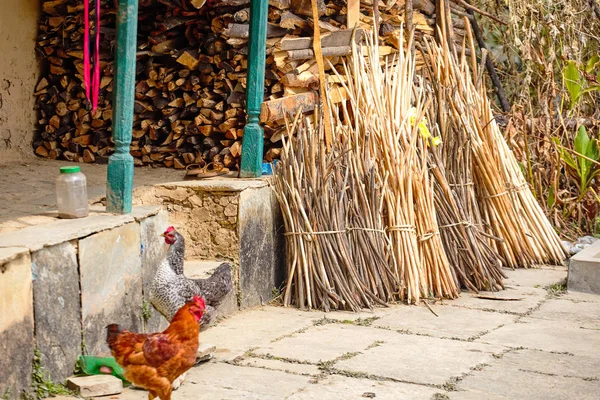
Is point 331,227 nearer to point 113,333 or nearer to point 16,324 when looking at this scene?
point 113,333

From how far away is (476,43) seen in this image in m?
8.85

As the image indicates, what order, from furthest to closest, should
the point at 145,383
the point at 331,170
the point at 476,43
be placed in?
the point at 476,43 < the point at 331,170 < the point at 145,383

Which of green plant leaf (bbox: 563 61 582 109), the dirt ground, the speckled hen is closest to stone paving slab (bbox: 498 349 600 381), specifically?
the speckled hen

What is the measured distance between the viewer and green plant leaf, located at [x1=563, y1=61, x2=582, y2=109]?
722 cm

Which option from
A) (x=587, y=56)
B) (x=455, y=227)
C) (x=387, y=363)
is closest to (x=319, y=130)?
(x=455, y=227)

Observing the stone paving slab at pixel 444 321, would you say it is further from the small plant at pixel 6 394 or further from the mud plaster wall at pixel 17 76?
the mud plaster wall at pixel 17 76

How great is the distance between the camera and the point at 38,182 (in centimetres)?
562

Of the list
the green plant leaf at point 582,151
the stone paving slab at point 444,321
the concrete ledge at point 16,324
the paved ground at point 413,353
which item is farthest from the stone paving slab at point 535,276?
the concrete ledge at point 16,324

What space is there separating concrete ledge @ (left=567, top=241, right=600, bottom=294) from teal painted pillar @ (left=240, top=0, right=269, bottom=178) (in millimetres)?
2135

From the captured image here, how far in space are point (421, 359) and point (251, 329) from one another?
0.99 metres

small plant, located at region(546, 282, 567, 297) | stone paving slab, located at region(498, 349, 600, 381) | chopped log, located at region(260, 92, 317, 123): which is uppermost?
chopped log, located at region(260, 92, 317, 123)

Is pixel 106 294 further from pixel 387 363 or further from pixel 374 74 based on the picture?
pixel 374 74

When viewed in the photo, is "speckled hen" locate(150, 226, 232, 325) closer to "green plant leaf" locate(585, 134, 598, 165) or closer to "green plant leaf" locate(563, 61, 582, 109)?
"green plant leaf" locate(585, 134, 598, 165)

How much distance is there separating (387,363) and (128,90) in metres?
1.83
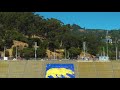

________________

*SET EXERCISE*: Can you recast the material above, from the line holding "small plant, located" through the end of the material, inclusive, as a two-column CSV with the headers text and answer? Give one row per entry, put each value in a single quoted field with line breaks turned into spaces, and leave the pictures out.

*RESPONSE BELOW*:
text,answer
"small plant, located at region(546, 282, 567, 297) | stone paving slab, located at region(498, 349, 600, 381) | chopped log, located at region(260, 92, 317, 123): which is uppermost?","chopped log, located at region(260, 92, 317, 123)"
"Is pixel 106 294 further from pixel 387 363 or further from pixel 374 74 based on the picture?","pixel 374 74"
"When viewed in the photo, is ""speckled hen"" locate(150, 226, 232, 325) closer to ""green plant leaf"" locate(585, 134, 598, 165) or closer to ""green plant leaf"" locate(563, 61, 582, 109)?","""green plant leaf"" locate(585, 134, 598, 165)"
"How much distance is there separating (387,363) and (128,90) in metres?","1.83"